Self‐Assembled Type I Collagen‐Apatite Fibers with Varying Mineralization Extent and Luminescent Terbium Promote Osteogenic Differentiation of Mesenchymal Stem Cells
Ismael Romero‐Castillo Elena López‐Ruiz, Jorge Fernando Fernández‐Sánchez, Juan Antonio Marchal, Jaime Gómez‐Morales
This work explores in depth the simultaneous self‐assembly and mineralization of type I collagen by a base‐acid neutralization technique to prepare biomimetic collagen‐apatite fibrils with varying mineralization extent and doped with luminescent bactericidal Tb3+ ions. Two variants of the method are tested: base‐acid titration, a solution of Ca(OH)2 is added dropwise to a stirred solution containing type I collagen dispersed in H3PO4; and direct mixing, the Ca(OH)2 solution is added by fast dripping onto the acidic solution. Only the direct mixing variant yielded an effective control of calcium phosphate polymorphism. Luminescence spectroscopy reveals the long luminescence lifetime and high relative luminescence intensity of the Tb3+‐doped materials, while two‐photon confocal fluorescence microscopy shows the characteristic green fluorescence light when using excitation wavelength of 458 nm, which is not harmful to bone tissue.
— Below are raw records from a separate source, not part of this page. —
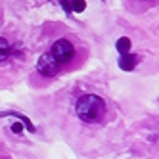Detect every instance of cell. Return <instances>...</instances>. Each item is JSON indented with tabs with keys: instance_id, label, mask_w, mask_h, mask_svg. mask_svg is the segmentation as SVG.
<instances>
[{
	"instance_id": "ba28073f",
	"label": "cell",
	"mask_w": 159,
	"mask_h": 159,
	"mask_svg": "<svg viewBox=\"0 0 159 159\" xmlns=\"http://www.w3.org/2000/svg\"><path fill=\"white\" fill-rule=\"evenodd\" d=\"M12 130H14V132H21V125H17V123H16L14 127H12Z\"/></svg>"
},
{
	"instance_id": "3957f363",
	"label": "cell",
	"mask_w": 159,
	"mask_h": 159,
	"mask_svg": "<svg viewBox=\"0 0 159 159\" xmlns=\"http://www.w3.org/2000/svg\"><path fill=\"white\" fill-rule=\"evenodd\" d=\"M61 69V65L58 63V60L54 58V56L48 52V54H42L40 58H39V63H37V71L44 77H54V75H58Z\"/></svg>"
},
{
	"instance_id": "6da1fadb",
	"label": "cell",
	"mask_w": 159,
	"mask_h": 159,
	"mask_svg": "<svg viewBox=\"0 0 159 159\" xmlns=\"http://www.w3.org/2000/svg\"><path fill=\"white\" fill-rule=\"evenodd\" d=\"M75 111L84 123H100L106 115V102L96 94H84L77 100Z\"/></svg>"
},
{
	"instance_id": "5b68a950",
	"label": "cell",
	"mask_w": 159,
	"mask_h": 159,
	"mask_svg": "<svg viewBox=\"0 0 159 159\" xmlns=\"http://www.w3.org/2000/svg\"><path fill=\"white\" fill-rule=\"evenodd\" d=\"M61 6H63V10H67V12H83L86 8V2L84 0H65Z\"/></svg>"
},
{
	"instance_id": "277c9868",
	"label": "cell",
	"mask_w": 159,
	"mask_h": 159,
	"mask_svg": "<svg viewBox=\"0 0 159 159\" xmlns=\"http://www.w3.org/2000/svg\"><path fill=\"white\" fill-rule=\"evenodd\" d=\"M138 61H140V56L127 54V56H123V58H119V67H121L123 71H132Z\"/></svg>"
},
{
	"instance_id": "7a4b0ae2",
	"label": "cell",
	"mask_w": 159,
	"mask_h": 159,
	"mask_svg": "<svg viewBox=\"0 0 159 159\" xmlns=\"http://www.w3.org/2000/svg\"><path fill=\"white\" fill-rule=\"evenodd\" d=\"M50 54L58 60L60 65H65L75 58V46H73V42H69L67 39H60V40H56L52 44Z\"/></svg>"
},
{
	"instance_id": "8992f818",
	"label": "cell",
	"mask_w": 159,
	"mask_h": 159,
	"mask_svg": "<svg viewBox=\"0 0 159 159\" xmlns=\"http://www.w3.org/2000/svg\"><path fill=\"white\" fill-rule=\"evenodd\" d=\"M10 52H12V46L6 39H0V61H4L10 58Z\"/></svg>"
},
{
	"instance_id": "52a82bcc",
	"label": "cell",
	"mask_w": 159,
	"mask_h": 159,
	"mask_svg": "<svg viewBox=\"0 0 159 159\" xmlns=\"http://www.w3.org/2000/svg\"><path fill=\"white\" fill-rule=\"evenodd\" d=\"M117 50H119L123 56H127V54H129V50H130V40H129L127 37L119 39V40H117Z\"/></svg>"
}]
</instances>
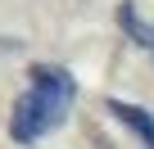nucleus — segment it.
<instances>
[{
  "label": "nucleus",
  "mask_w": 154,
  "mask_h": 149,
  "mask_svg": "<svg viewBox=\"0 0 154 149\" xmlns=\"http://www.w3.org/2000/svg\"><path fill=\"white\" fill-rule=\"evenodd\" d=\"M27 77H32V86L18 95L14 118H9V136L23 140V145H32V140H41L45 131H54V127L63 122L72 95H77V86H72V77H68L63 68L36 63Z\"/></svg>",
  "instance_id": "f257e3e1"
},
{
  "label": "nucleus",
  "mask_w": 154,
  "mask_h": 149,
  "mask_svg": "<svg viewBox=\"0 0 154 149\" xmlns=\"http://www.w3.org/2000/svg\"><path fill=\"white\" fill-rule=\"evenodd\" d=\"M109 113H113L122 127H131V131L140 136V145H145V149H154V118H149L145 109H136V104H122V100H109Z\"/></svg>",
  "instance_id": "f03ea898"
},
{
  "label": "nucleus",
  "mask_w": 154,
  "mask_h": 149,
  "mask_svg": "<svg viewBox=\"0 0 154 149\" xmlns=\"http://www.w3.org/2000/svg\"><path fill=\"white\" fill-rule=\"evenodd\" d=\"M118 23H122V32H131V41H136V45L154 50V23H140L131 5H118Z\"/></svg>",
  "instance_id": "7ed1b4c3"
}]
</instances>
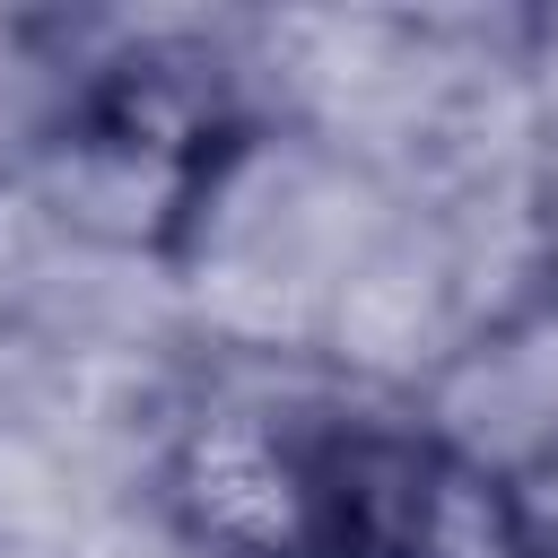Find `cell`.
<instances>
[{"mask_svg":"<svg viewBox=\"0 0 558 558\" xmlns=\"http://www.w3.org/2000/svg\"><path fill=\"white\" fill-rule=\"evenodd\" d=\"M532 201H541V262L558 288V61L541 78V131H532Z\"/></svg>","mask_w":558,"mask_h":558,"instance_id":"277c9868","label":"cell"},{"mask_svg":"<svg viewBox=\"0 0 558 558\" xmlns=\"http://www.w3.org/2000/svg\"><path fill=\"white\" fill-rule=\"evenodd\" d=\"M253 122L235 78L192 44H131L61 96L44 131V183L61 227L113 253H174L227 192Z\"/></svg>","mask_w":558,"mask_h":558,"instance_id":"7a4b0ae2","label":"cell"},{"mask_svg":"<svg viewBox=\"0 0 558 558\" xmlns=\"http://www.w3.org/2000/svg\"><path fill=\"white\" fill-rule=\"evenodd\" d=\"M157 506L192 558H445L480 480L436 418L209 401L166 436Z\"/></svg>","mask_w":558,"mask_h":558,"instance_id":"6da1fadb","label":"cell"},{"mask_svg":"<svg viewBox=\"0 0 558 558\" xmlns=\"http://www.w3.org/2000/svg\"><path fill=\"white\" fill-rule=\"evenodd\" d=\"M471 480H480V532L497 558H558V427L506 445Z\"/></svg>","mask_w":558,"mask_h":558,"instance_id":"3957f363","label":"cell"}]
</instances>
Cytotoxicity/viability tests reveal that direct mixing samples show higher cell proliferation than titration samples. Additionally, osteogenic differentiation essays show that all mineralized fibrils promote the osteogenic differentiation, but the effect is more pronounced when using samples prepared by direct mixing, and more notably when using the Tb3+‐doped mineralized fibrils. Based on these findings it is concluded that the new nanocomposite is an ideal candidate for bone regenerative therapy.